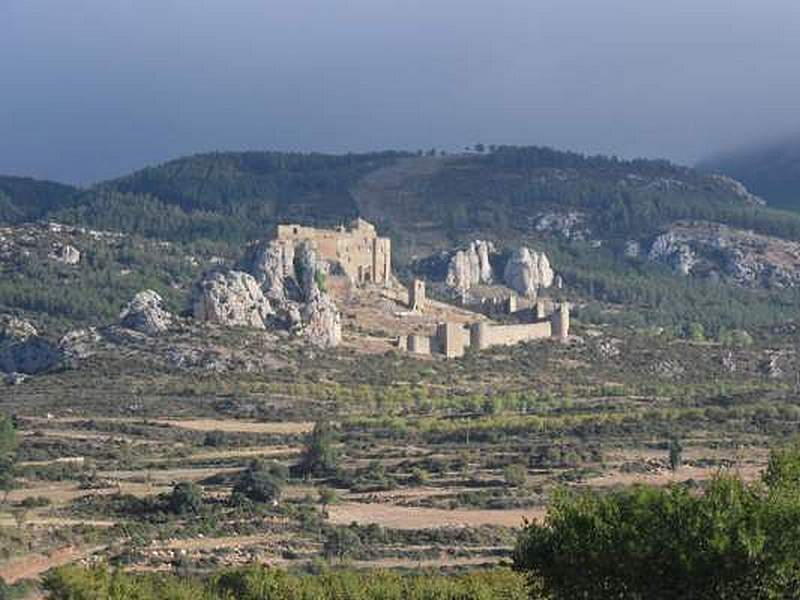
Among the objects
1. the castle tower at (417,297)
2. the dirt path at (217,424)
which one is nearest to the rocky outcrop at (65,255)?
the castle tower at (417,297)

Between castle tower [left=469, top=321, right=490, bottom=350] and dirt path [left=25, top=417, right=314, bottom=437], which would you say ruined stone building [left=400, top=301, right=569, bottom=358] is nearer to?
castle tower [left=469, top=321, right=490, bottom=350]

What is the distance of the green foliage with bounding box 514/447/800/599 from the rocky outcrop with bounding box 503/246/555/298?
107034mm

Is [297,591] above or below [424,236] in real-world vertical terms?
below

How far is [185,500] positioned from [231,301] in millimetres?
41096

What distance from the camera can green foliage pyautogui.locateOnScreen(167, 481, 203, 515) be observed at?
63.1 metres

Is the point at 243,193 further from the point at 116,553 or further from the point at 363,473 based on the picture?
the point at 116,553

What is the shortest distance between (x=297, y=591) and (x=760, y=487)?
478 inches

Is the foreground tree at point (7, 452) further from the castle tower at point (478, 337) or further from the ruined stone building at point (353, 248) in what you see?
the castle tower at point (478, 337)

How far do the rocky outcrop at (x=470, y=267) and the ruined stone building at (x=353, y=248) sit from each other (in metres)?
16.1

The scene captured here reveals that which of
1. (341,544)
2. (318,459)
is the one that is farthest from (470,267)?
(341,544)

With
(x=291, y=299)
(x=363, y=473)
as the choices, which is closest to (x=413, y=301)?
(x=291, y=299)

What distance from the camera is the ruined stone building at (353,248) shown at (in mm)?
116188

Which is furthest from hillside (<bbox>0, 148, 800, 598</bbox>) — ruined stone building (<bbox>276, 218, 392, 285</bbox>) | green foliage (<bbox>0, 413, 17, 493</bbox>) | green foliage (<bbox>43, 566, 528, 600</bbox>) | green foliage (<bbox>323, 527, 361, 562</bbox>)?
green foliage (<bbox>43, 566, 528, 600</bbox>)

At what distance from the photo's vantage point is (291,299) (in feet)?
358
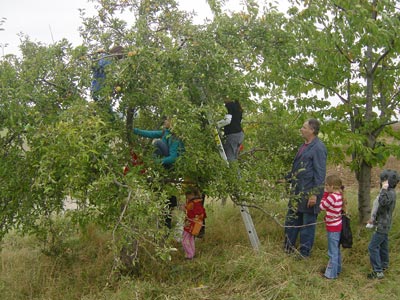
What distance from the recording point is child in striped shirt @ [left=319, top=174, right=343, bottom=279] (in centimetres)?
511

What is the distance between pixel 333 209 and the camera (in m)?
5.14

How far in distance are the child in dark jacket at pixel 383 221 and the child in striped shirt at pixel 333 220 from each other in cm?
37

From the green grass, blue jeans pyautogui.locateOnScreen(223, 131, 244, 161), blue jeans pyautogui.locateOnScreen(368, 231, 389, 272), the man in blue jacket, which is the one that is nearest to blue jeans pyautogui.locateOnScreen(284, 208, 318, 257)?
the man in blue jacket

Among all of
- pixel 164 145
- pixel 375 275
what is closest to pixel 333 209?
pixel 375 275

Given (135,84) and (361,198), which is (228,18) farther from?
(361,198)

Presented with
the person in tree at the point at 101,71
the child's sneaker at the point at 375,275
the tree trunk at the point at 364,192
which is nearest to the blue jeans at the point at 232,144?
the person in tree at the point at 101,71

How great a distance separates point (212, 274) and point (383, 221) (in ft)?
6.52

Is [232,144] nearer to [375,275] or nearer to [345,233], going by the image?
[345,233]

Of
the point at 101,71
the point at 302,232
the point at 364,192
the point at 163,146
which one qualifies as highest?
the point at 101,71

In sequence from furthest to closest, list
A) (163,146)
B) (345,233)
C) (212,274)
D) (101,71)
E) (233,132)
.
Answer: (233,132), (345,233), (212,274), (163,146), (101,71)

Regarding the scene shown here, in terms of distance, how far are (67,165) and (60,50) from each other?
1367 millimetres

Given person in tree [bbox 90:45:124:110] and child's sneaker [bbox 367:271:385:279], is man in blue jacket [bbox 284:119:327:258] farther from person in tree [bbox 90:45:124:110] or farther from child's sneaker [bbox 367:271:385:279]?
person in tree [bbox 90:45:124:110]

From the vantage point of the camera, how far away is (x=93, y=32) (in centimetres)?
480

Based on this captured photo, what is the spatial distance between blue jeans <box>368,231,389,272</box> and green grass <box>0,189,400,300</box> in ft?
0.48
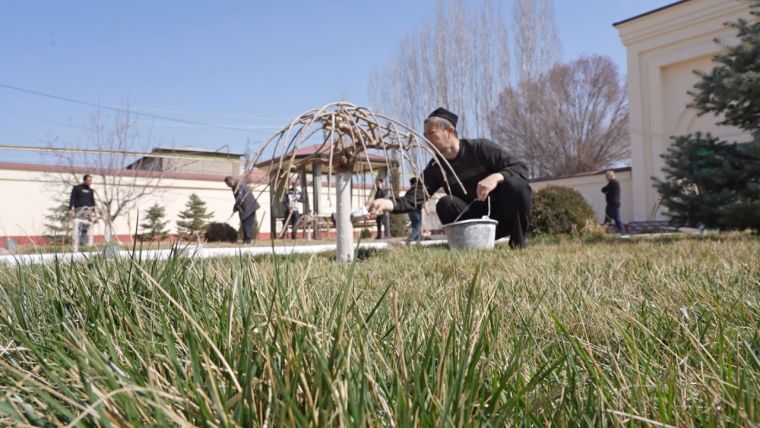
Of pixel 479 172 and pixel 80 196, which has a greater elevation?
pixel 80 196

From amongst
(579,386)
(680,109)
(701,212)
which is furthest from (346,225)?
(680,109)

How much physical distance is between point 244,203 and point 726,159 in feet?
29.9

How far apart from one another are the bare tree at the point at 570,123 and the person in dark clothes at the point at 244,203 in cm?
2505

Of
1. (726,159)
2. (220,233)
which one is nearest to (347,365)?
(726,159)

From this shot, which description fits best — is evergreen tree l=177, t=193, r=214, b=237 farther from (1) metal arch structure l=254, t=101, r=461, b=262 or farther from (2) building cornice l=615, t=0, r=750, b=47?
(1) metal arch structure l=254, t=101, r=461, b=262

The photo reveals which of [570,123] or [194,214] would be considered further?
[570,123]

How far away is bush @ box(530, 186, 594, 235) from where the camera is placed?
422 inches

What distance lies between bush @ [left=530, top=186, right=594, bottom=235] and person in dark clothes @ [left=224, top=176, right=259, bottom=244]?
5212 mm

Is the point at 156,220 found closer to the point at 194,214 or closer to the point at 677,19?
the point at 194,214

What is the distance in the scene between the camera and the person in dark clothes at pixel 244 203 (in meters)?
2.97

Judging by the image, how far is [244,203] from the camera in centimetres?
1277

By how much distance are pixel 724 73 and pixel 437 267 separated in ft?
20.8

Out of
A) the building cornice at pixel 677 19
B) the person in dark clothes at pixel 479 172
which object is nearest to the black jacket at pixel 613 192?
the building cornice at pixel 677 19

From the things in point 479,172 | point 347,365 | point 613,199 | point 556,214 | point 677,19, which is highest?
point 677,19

*INSTRUCTIONS FOR THE TASK*. Rewrite the listing from the line with "What distance from the camera is" up to and including the line with "Answer: (233,132), (345,233), (212,274), (163,146), (101,71)", changing "blue jeans" to "denim trousers" and leaving everything else unchanged. Omit the pictures from your answer.

*FINAL RESULT*.
What distance from the camera is the ruined stone building at (353,248) shown at (in mm)?
116188

Which is furthest from hillside (<bbox>0, 148, 800, 598</bbox>) — ruined stone building (<bbox>276, 218, 392, 285</bbox>) | green foliage (<bbox>0, 413, 17, 493</bbox>) | green foliage (<bbox>43, 566, 528, 600</bbox>) | green foliage (<bbox>323, 527, 361, 562</bbox>)?
green foliage (<bbox>43, 566, 528, 600</bbox>)

At what distance from the photo's vantage point is (291,299) (in feet)?
358
What distance from the recording point is child in striped shirt @ [left=319, top=174, right=343, bottom=279] (in centimetres)?
511

What is the distance between pixel 333 209 and the camera (in m)?
5.14

How far in distance are the child in dark jacket at pixel 383 221 and the child in striped shirt at pixel 333 220 from each other in cm?
37

From the green grass, denim trousers pyautogui.locateOnScreen(223, 131, 244, 161), denim trousers pyautogui.locateOnScreen(368, 231, 389, 272), the man in blue jacket, which is the one that is nearest to denim trousers pyautogui.locateOnScreen(284, 208, 318, 257)?
the man in blue jacket

Among all of
- pixel 164 145
- pixel 375 275
what is closest to pixel 333 209?
pixel 375 275

Given (135,84) and (361,198), which is (228,18) farther from?
(361,198)

Presented with
the person in tree at the point at 101,71
the child's sneaker at the point at 375,275
the tree trunk at the point at 364,192
which is nearest to the denim trousers at the point at 232,144?
the person in tree at the point at 101,71

How great a distance separates point (212, 274) and point (383, 221) (in ft)?
6.52

Is [232,144] nearer to [375,275] or nearer to [345,233], going by the image?
[345,233]

Of
the point at 101,71
the point at 302,232
the point at 364,192
the point at 163,146
which one qualifies as highest?
the point at 101,71

In sequence from furthest to closest, list
A) (163,146)
B) (345,233)
C) (212,274)
D) (101,71)
E) (233,132)
.
Answer: (233,132), (345,233), (212,274), (163,146), (101,71)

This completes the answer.